**TASK**.
Below are records with pictures. Transcribe exactly, and only, the lines from the line with "Wholesale 12x MM" to the line with "Crocs unisex adult", both ends included, but not the pictures.

=== Begin Enclosure ===

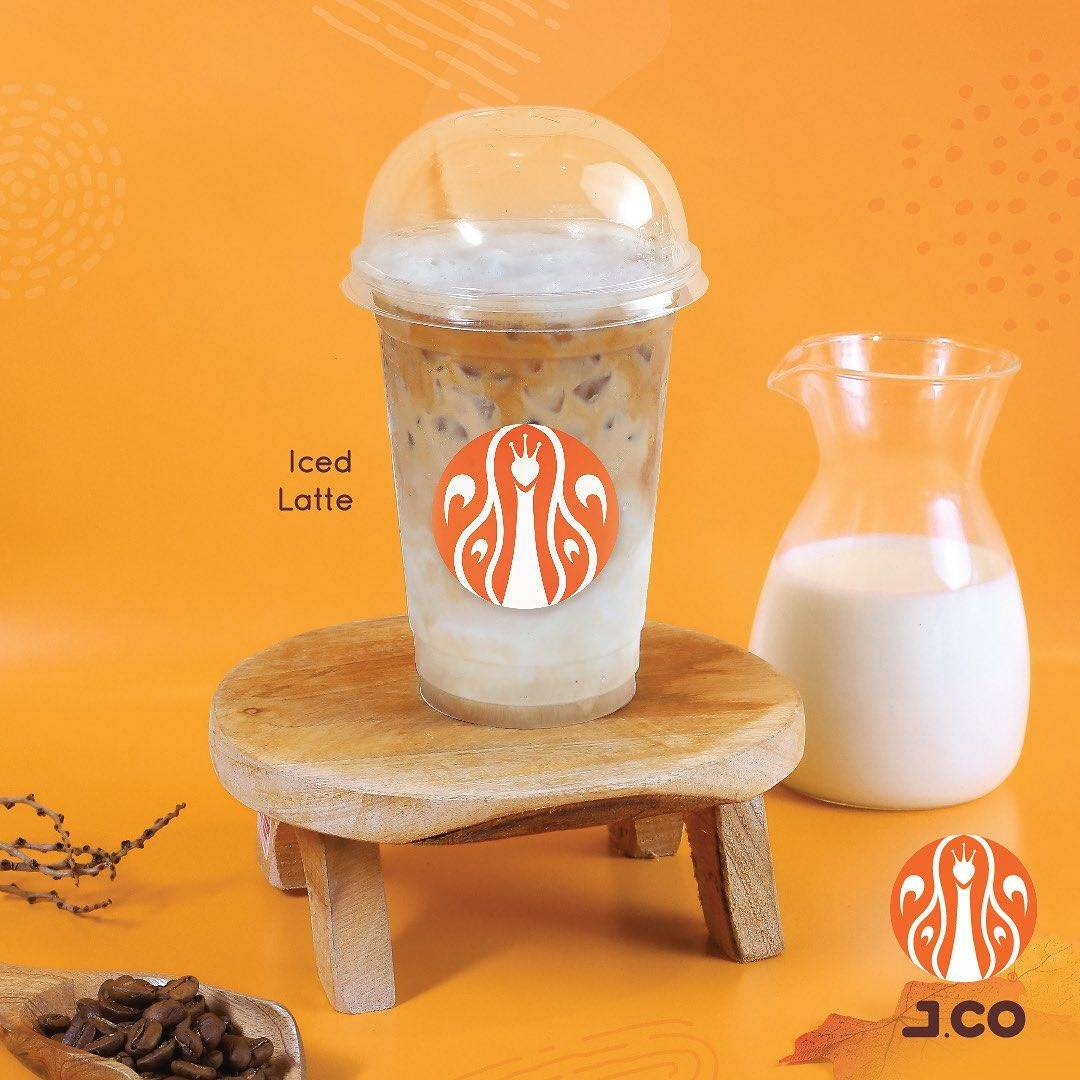 Diskon JCO Buy 1 Get 1 Free Iced Latte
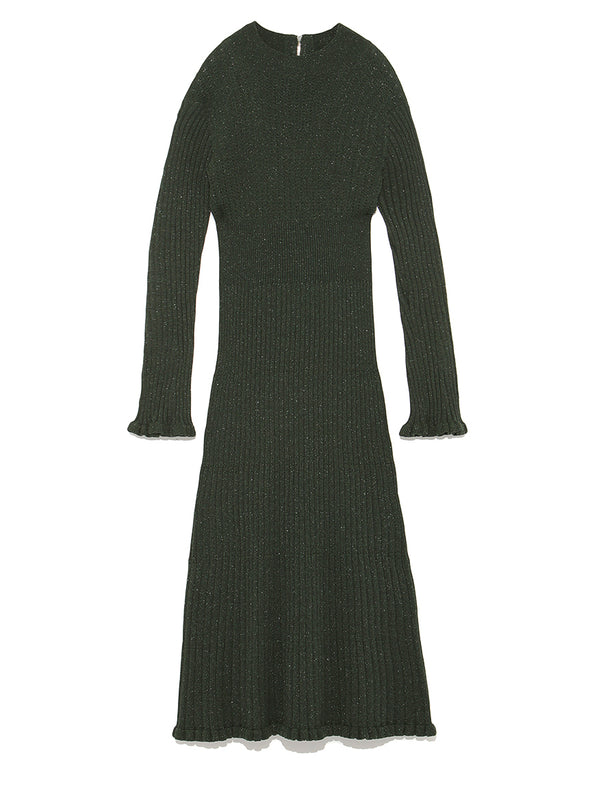 Rib Knit Long Dress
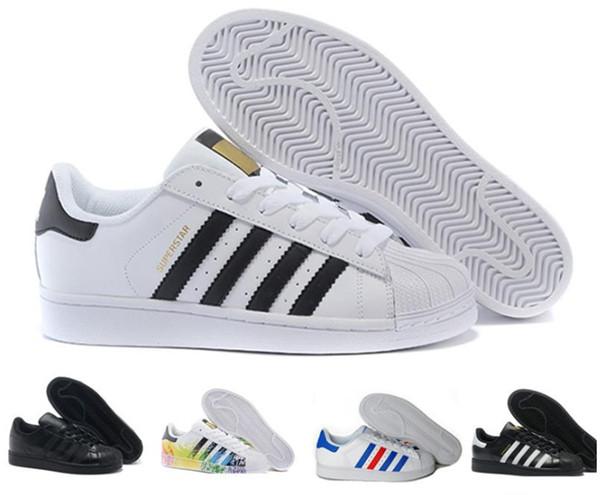 2018 Casual Originals Superstar White Hologram Iridescent Junior Superstars 80s Pride Sneakers Super Star Women Men Sport Casual Shoes 36-45
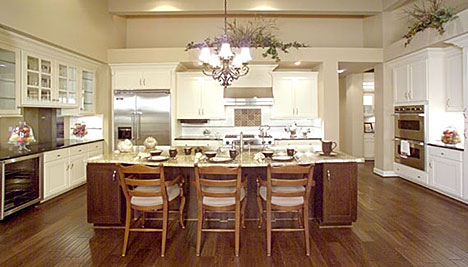 Shaped Kitchen Designs  Island on Best Selling Kitchens Of 2011   The House Designers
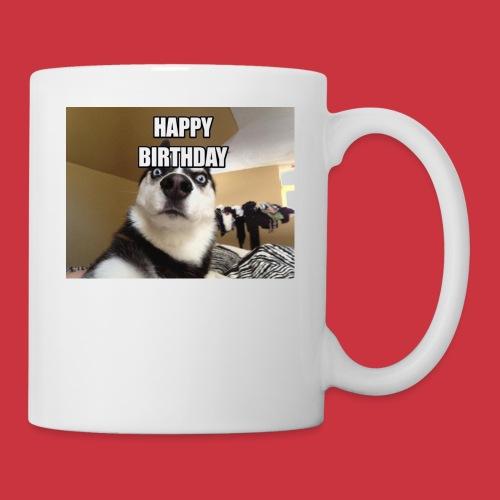 happy birthday - Coffee/Tea Mug
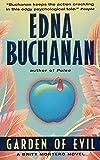 Garden of Evil: A Britt Montero Novel (Britt Montero Mysteries)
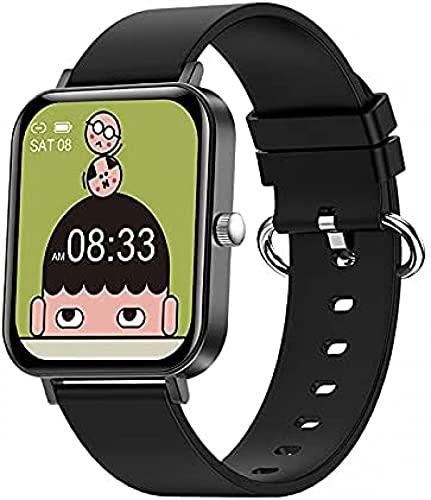LLM Moda multifunción múltiples Modos Deportivos 1.69 Pulgadas de Pantalla Grande Reloj Inteligente Fitness Health Tracker Sport Smartwatch para Android iOS(C)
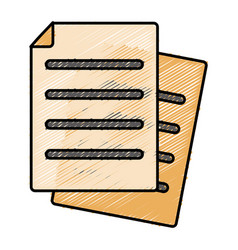 Document pages icon vector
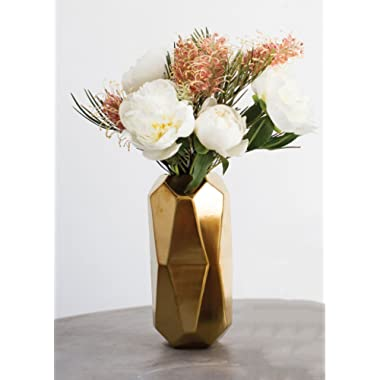 Afloral Gold Maven Ceramic Geometric Cylinder Vase - 8  Tall x 4.25  Wide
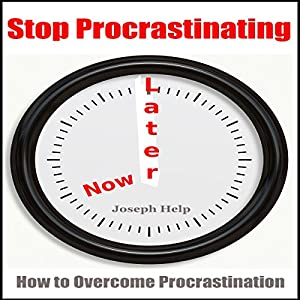 Stop Procrastinating Audiobook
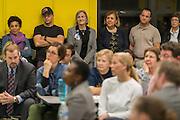 Bond community meeting at Garden Oaks Elementary School, February 2, 2016.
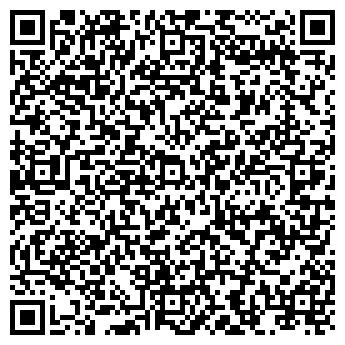 QR-код с контактной информацией организации Империя холода, ТОО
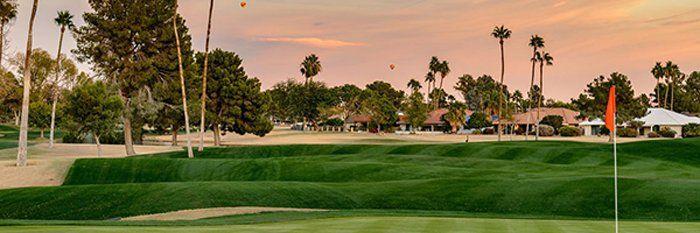 Montana Club, AZ: Golf Scramble & Social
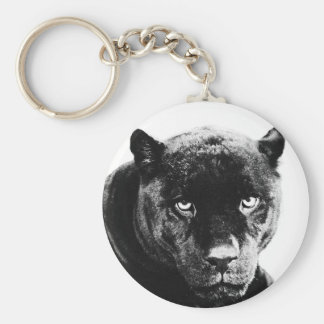 Black Panther Jaguar Key Ring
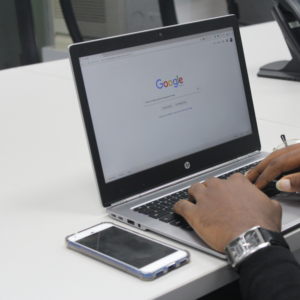 Google voice search on a desktop computer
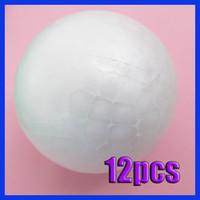 Wholesale 12x MM Modelling Polystyrene Styrofoam Foam Ball Sphere XMAS Decoration Craft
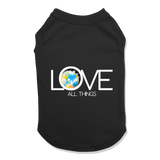 LOVE ALL THINGS - DOG TANK TOP Dog Tank Black / XS DEARSOUL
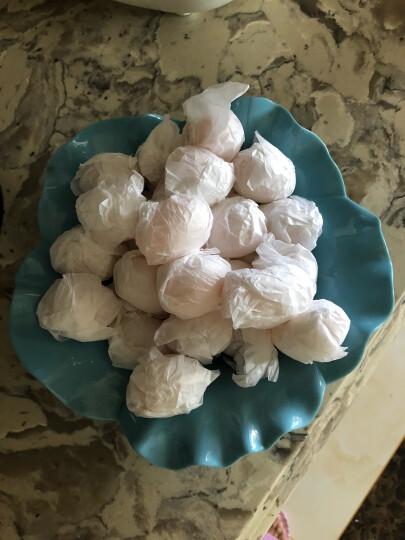 鸽子蛋 30枚装 新鲜白鸽蛋农家 散养 非鹅蛋鸡蛋鸵鸟蛋信鸽宝宝营养辅食 顺丰 DAN 散养30枚 晒单图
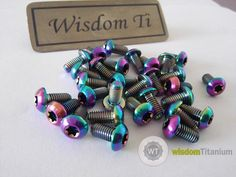 titanium disc rotor bolts iso 7380 in stock, competitive price, welcome inquiry: janet@wisdomtitanium.com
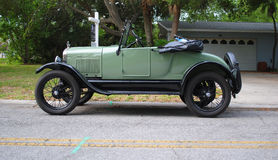 1927 konvertibla ford Royaltyfri Bild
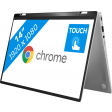 Asus Chromebook C434TA-AI0485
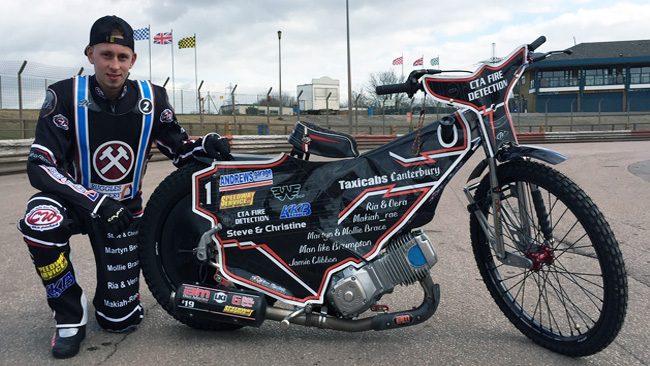 Ben Morley_Lakeside Hammers Speedway team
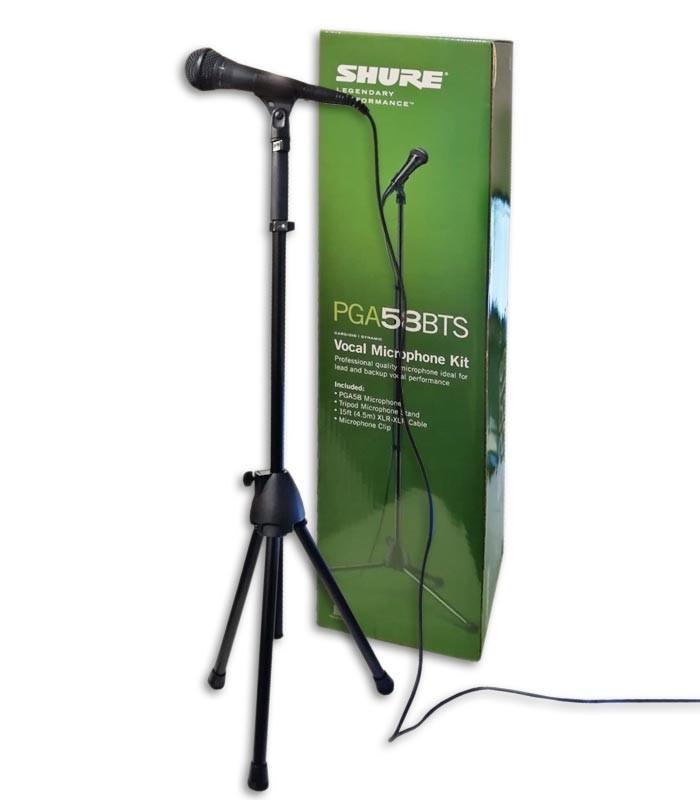 Foto do microfone Shure modelo PGA 58 BTS com cabo, suporte e pin巽a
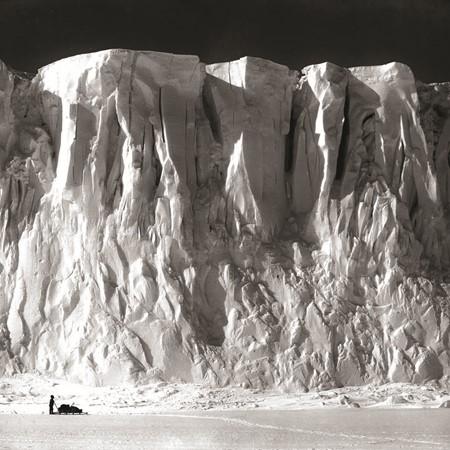 Barne Glacier. PICTURE CREDIT: Trip photographer Herbert Ponting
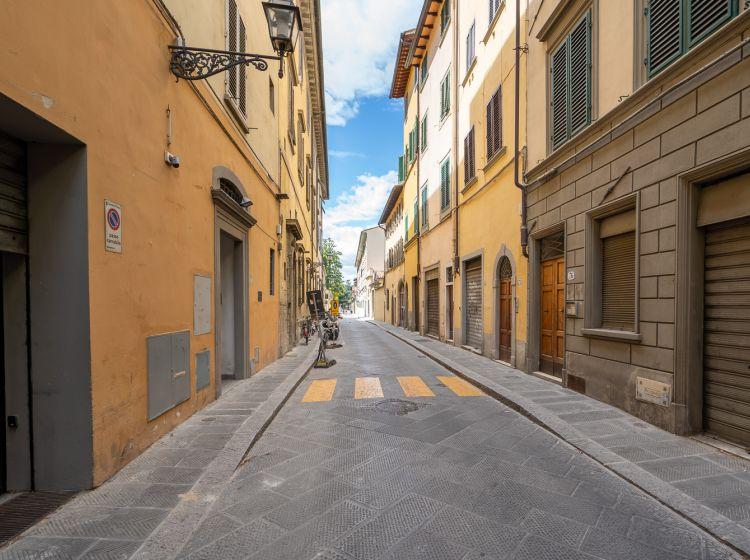 Trilocale in vendita, via del Campuccio  94, Oltrarno, Firenze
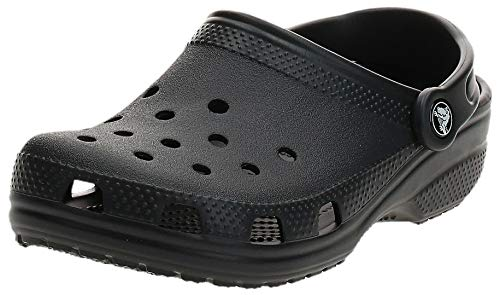 Crocs unisex adult Classic | Water Shoes Comfortable Slip on Shoes Clog, Black, 8 Women 6 Men US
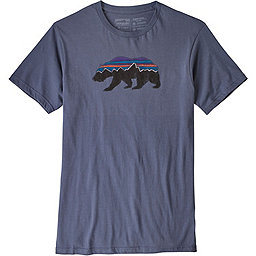 Patagonia Fitz Roy Bear Organic T-Shirt - Men's, Dolomite Blue, 256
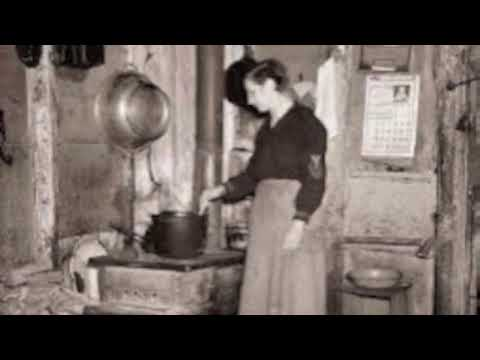 NHD Documentary 2013: Invention Of The Microwave Oven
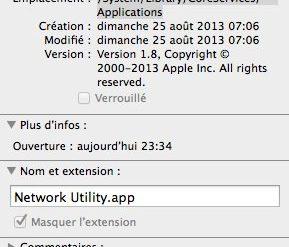 utilitaire reseau maverick 289x247 - Utilitaire de réseau sous OS X Mavericks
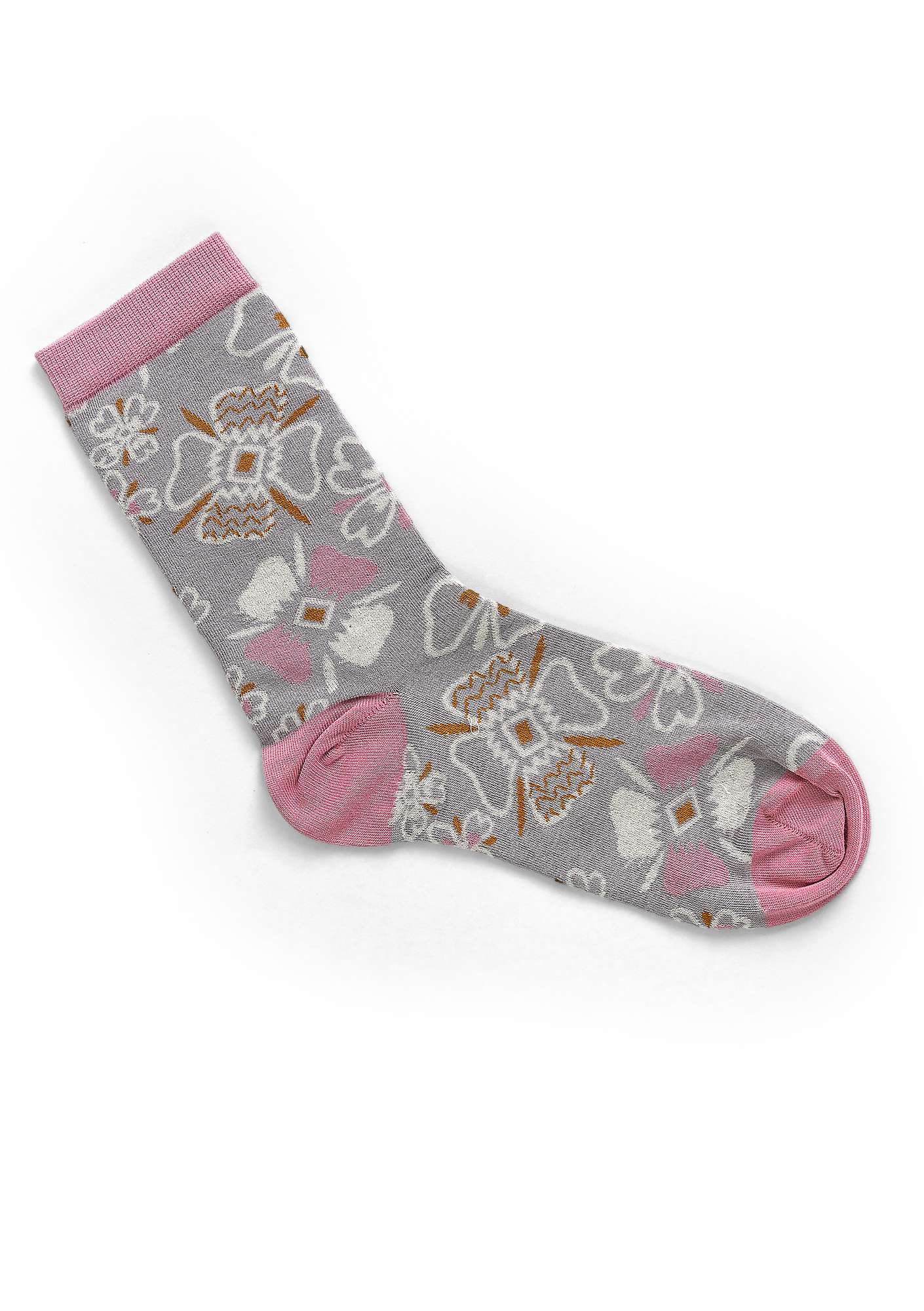 """Joni"" organic cotton socks heron"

=== End Enclosure ===

**RESULT FOR THIS TASK**.
 Wholesale 12x MM Modelling Polystyrene Styrofoam Foam Ball Sphere XMAS Decoration Craft
 LOVE ALL THINGS - DOG TANK TOP Dog Tank Black / XS DEARSOUL
 鸽子蛋 30枚装 新鲜白鸽蛋农家 散养 非鹅蛋鸡蛋鸵鸟蛋信鸽宝宝营养辅食 顺丰 DAN 散养30枚 晒单图
 titanium disc rotor bolts iso 7380 in stock, competitive price, welcome inquiry: janet@wisdomtitanium.com
 1927 konvertibla ford Royaltyfri Bild
 Asus Chromebook C434TA-AI0485
 Ben Morley_Lakeside Hammers Speedway team
 Foto do microfone Shure modelo PGA 58 BTS com cabo, suporte e pin巽a
 Barne Glacier. PICTURE CREDIT: Trip photographer Herbert Ponting
 Trilocale in vendita, via del Campuccio  94, Oltrarno, Firenze
 Crocs unisex adult Classic | Water Shoes Comfortable Slip on Shoes Clog, Black, 8 Women 6 Men US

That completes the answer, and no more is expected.